China and the US have become the world’s largest plug-in hybrid electric vehicle (PHEV) markets. Powertrain architecture is the framework of PHEV technology which represents its technical route. The research on the market development and technical route of Chinese and American PHEV is helpful to grasp the internal law of the global PHEV market and technology situation, and thus is significant to lay out a development strategy and technical route but has not been sufficiently studied. Therefore, an evaluation method of three dimensions combining market sales, powertrain architectures and performance indexes was proposed for comparative analysis, and PHEV mainstream architectures were put forward. Besides, qualitative evaluation levels from nine dimensions were built for architecture analysis, and fuel consumption to curb weight (FC2CW) as an indicator was introduced for economy evaluation.

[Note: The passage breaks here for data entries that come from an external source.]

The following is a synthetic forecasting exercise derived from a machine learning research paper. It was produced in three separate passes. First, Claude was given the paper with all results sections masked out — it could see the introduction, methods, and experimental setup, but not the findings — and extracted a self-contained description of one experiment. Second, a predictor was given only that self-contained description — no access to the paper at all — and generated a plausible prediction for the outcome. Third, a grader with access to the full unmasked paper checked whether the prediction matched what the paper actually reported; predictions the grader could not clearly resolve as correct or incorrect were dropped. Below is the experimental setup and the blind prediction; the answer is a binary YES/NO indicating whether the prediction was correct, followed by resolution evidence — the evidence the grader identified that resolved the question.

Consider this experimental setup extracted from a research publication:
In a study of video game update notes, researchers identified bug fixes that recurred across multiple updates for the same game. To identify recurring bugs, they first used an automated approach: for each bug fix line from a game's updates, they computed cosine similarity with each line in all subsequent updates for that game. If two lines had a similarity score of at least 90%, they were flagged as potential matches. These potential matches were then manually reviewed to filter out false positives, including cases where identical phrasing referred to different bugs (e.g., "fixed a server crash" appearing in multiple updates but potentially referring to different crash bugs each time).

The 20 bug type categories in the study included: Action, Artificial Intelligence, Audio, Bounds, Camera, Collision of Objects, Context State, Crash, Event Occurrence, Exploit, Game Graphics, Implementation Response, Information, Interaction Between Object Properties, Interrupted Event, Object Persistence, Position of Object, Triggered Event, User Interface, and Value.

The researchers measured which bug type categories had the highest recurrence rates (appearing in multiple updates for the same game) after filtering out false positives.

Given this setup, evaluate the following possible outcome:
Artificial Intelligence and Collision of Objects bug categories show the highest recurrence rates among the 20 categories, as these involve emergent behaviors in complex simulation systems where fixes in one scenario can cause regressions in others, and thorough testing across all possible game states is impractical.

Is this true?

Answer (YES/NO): NO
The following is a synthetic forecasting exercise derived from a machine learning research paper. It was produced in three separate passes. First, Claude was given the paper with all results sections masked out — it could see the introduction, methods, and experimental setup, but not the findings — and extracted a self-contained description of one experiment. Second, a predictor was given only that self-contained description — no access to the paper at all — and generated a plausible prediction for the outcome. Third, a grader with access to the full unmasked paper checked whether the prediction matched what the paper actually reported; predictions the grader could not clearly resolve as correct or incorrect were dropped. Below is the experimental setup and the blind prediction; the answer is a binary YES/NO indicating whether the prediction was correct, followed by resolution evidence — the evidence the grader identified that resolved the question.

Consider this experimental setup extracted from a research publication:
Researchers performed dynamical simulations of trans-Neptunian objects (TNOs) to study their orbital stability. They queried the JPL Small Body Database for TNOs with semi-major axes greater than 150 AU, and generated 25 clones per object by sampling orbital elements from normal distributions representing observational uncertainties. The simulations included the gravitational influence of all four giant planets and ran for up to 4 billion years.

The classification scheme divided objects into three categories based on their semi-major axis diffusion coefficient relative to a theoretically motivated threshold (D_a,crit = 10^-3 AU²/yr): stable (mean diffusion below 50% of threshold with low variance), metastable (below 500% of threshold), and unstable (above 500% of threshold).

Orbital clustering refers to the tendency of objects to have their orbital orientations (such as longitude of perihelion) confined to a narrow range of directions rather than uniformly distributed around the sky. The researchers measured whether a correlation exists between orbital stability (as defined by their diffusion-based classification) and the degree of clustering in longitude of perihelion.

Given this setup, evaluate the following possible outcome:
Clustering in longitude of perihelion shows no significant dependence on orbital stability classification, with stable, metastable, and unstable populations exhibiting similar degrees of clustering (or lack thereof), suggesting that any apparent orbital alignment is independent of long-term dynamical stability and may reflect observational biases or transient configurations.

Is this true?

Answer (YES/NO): NO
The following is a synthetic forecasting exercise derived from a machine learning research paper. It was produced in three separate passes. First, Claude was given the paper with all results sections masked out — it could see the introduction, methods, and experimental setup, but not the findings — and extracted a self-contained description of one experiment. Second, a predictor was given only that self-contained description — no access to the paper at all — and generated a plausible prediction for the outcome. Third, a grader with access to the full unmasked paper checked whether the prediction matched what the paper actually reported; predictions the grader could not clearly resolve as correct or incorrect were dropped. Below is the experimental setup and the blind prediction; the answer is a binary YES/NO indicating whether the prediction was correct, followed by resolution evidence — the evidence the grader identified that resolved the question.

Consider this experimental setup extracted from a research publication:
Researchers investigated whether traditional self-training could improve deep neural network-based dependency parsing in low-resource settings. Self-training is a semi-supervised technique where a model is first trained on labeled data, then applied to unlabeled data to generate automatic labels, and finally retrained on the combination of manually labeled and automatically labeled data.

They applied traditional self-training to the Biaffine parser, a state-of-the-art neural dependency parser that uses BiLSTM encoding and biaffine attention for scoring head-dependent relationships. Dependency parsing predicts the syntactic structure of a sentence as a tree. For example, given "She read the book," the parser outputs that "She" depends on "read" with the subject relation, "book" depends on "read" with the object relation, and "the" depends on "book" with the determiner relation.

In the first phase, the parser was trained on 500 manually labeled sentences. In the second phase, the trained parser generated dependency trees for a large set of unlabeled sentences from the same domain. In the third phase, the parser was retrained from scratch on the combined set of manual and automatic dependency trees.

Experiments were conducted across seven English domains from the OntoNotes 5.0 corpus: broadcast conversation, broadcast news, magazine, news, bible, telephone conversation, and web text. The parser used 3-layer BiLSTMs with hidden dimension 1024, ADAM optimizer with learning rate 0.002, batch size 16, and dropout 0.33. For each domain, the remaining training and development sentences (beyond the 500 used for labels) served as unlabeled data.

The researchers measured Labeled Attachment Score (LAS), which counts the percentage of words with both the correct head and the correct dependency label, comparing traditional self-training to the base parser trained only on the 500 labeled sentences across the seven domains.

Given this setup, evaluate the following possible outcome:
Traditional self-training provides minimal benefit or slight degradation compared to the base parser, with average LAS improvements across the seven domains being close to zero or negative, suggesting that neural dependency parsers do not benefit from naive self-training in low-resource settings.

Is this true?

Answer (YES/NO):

Some conclusions can be drawn: (a) The most mainstream architecture in sales volume is four-wheel drive (4WD) Bridge, and that in models’ amount is P2 in China, while those respectively are PS and P2 in the US. This reflects that a difference exists between the choice of the consumers and that of the automakers, and another difference also exists between the two countries. (b) With the phasing down of subsidies, the single-motor parallel architecture may become the first choice of China’s next technical route, while the 4WD Bridge will still be the main architecture for sports utility vehicles (SUVs) or sports car. (c) Among the models of the top five sales, the types and sales of SUVs in China are significantly more, however, the fuel economy rankings of theirs in the US are relatively better. (d) It is difficult to distinguish which architecture has the absolute best economy, but the fuel economy of the series type in the two markets is not very good.

Suggested Citation

  • Baodi Zhang & Fuyuan Yang & Lan Teng & Minggao Ouyang & Kunfang Guo & Weifeng Li & Jiuyu Du, 2019. "Comparative Analysis of Technical Route and Market Development for Light-Duty PHEV in China and the US," Energies, MDPI, vol. 12(19), pages 1-23, September.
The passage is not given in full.